MATERIAL FOR THIS EXERCISE: Begin
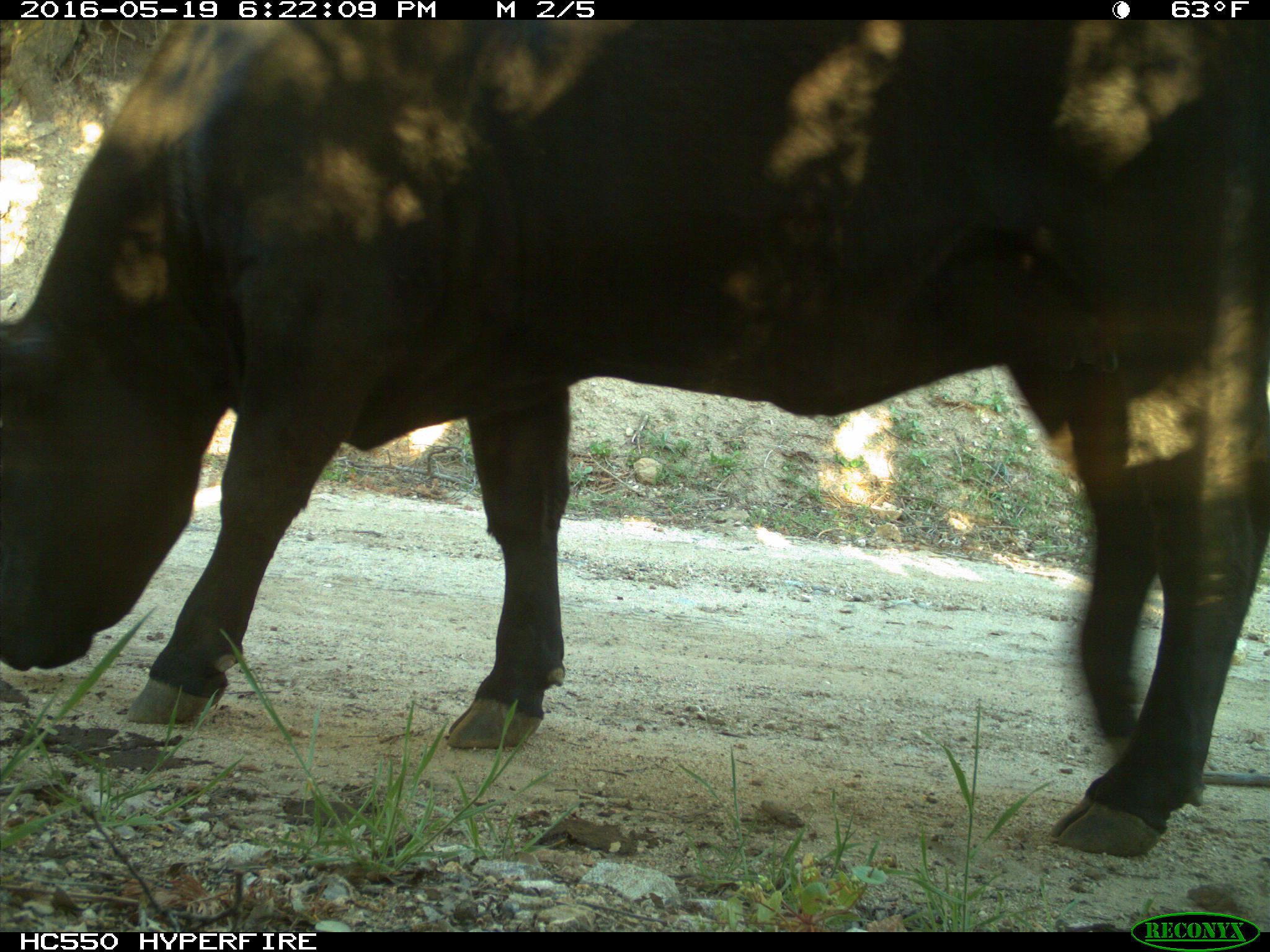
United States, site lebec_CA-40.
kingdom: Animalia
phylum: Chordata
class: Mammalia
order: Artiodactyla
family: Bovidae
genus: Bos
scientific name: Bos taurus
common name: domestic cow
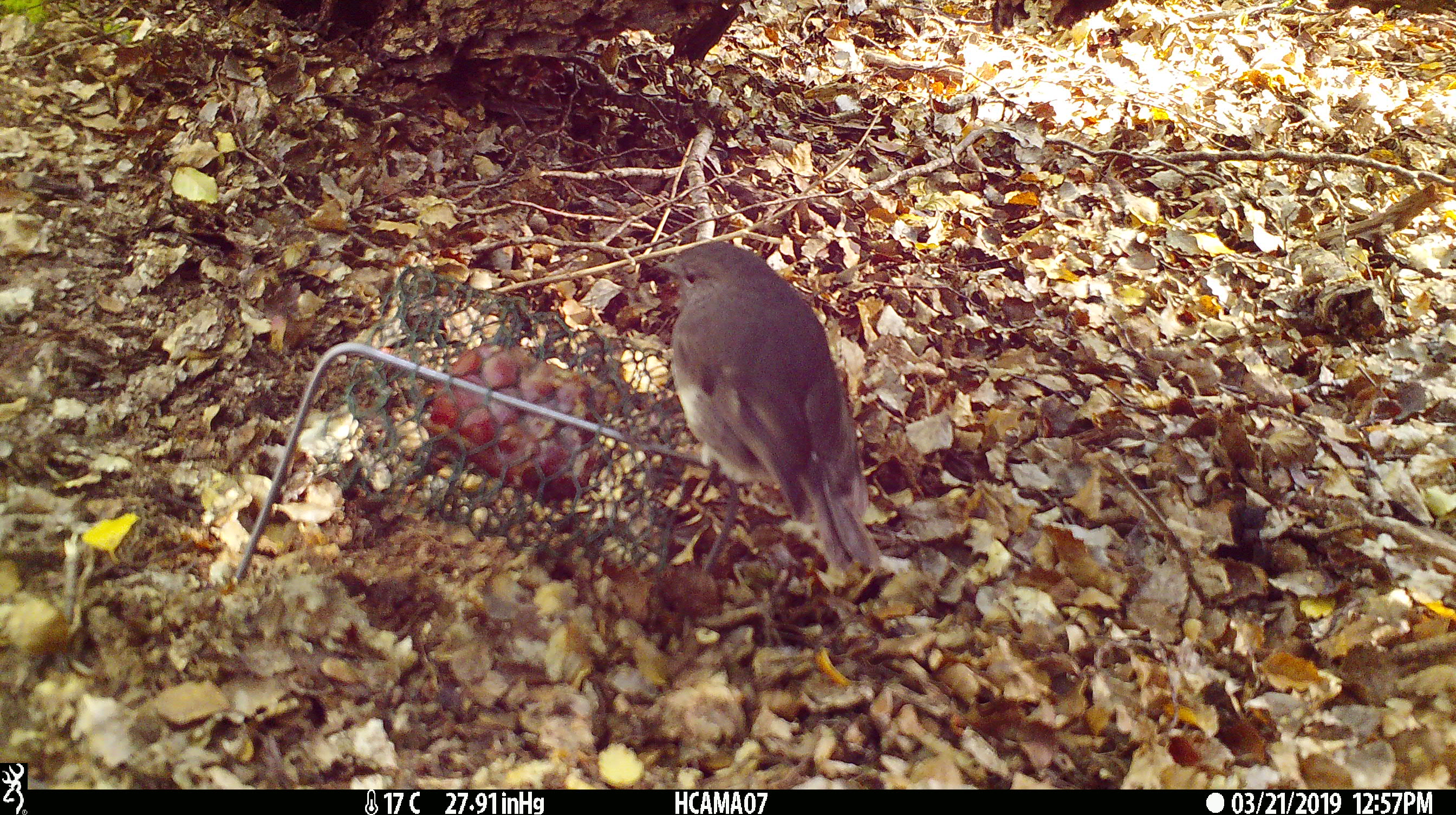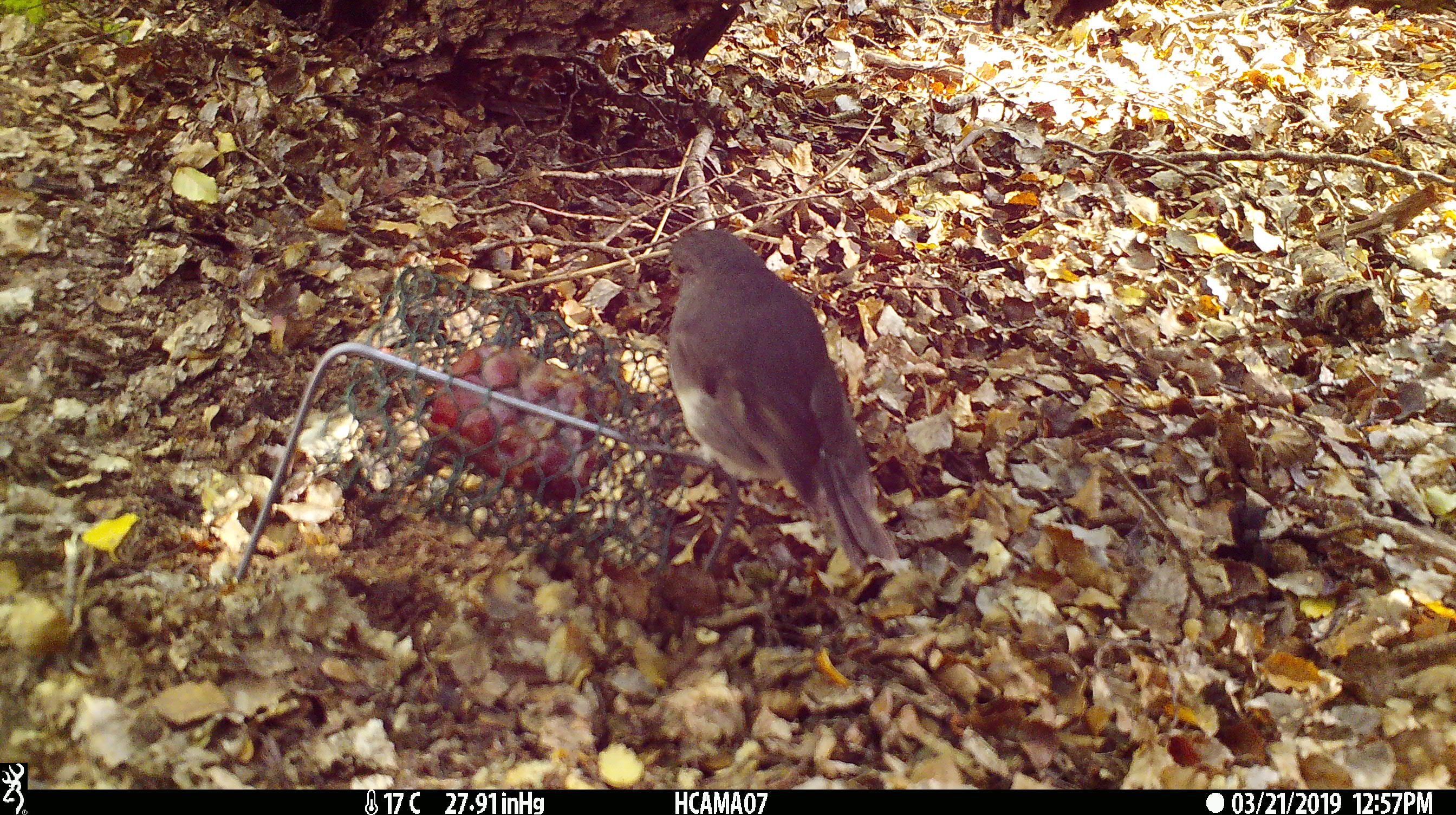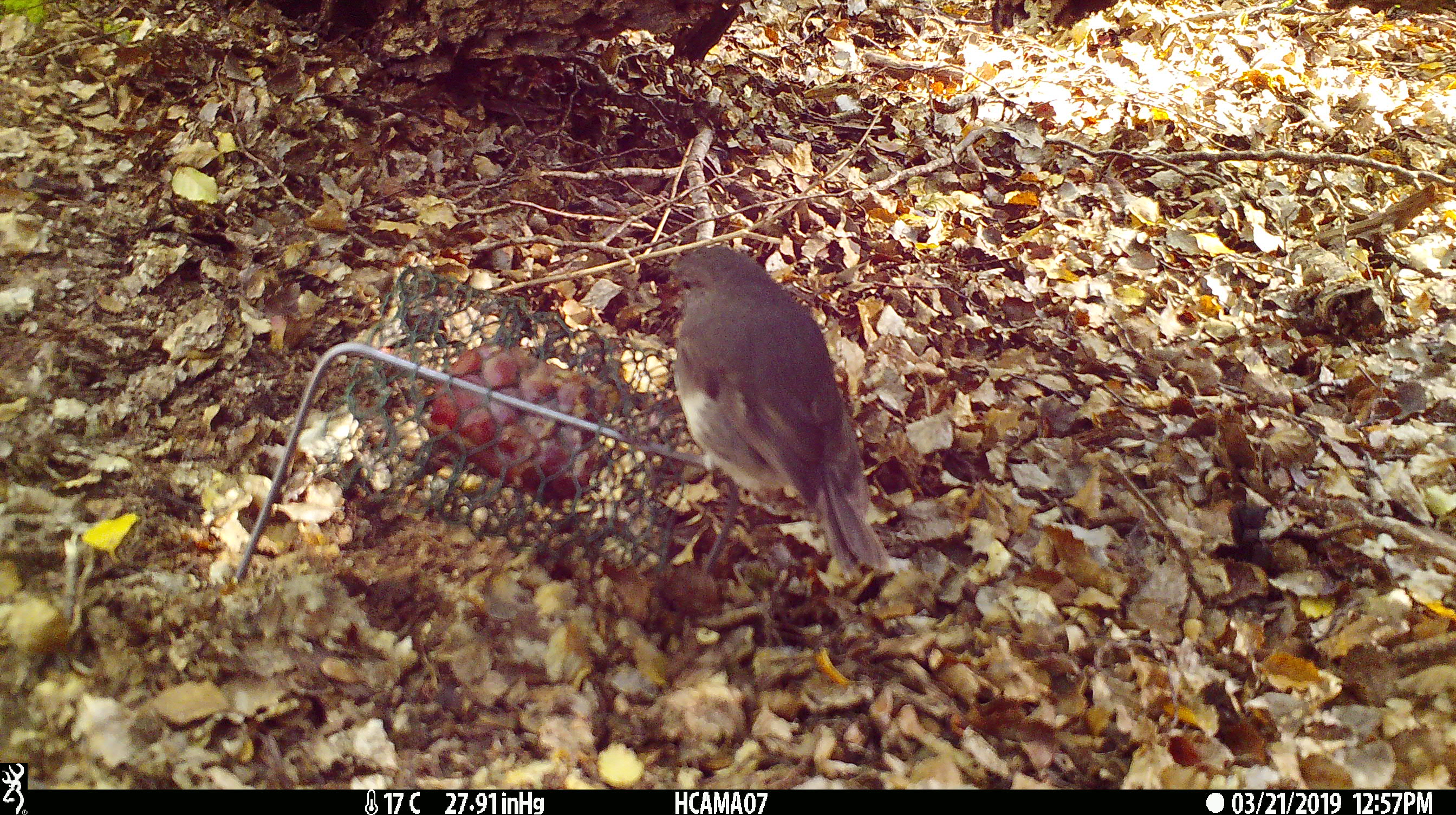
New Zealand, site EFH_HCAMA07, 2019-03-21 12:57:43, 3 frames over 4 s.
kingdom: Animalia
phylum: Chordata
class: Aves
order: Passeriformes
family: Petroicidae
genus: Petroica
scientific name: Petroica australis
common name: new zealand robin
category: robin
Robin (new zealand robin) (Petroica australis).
MATERIAL FOR THIS EXERCISE: End
MATERIAL FOR THIS EXERCISE: Begin
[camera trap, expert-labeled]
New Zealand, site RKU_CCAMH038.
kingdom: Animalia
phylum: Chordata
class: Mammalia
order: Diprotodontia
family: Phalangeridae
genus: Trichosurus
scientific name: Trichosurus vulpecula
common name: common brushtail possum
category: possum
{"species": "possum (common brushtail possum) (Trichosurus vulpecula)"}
MATERIAL FOR THIS EXERCISE: End
# YOUR INSTRUCTIONS
Every line above that holds the string "name" should be copied out.

# COMPLETED EXERCISE
scientific name: Bos taurus
common name: domestic cow
scientific name: Petroica australis
common name: new zealand robin
scientific name: Trichosurus vulpecula
common name: common brushtail possum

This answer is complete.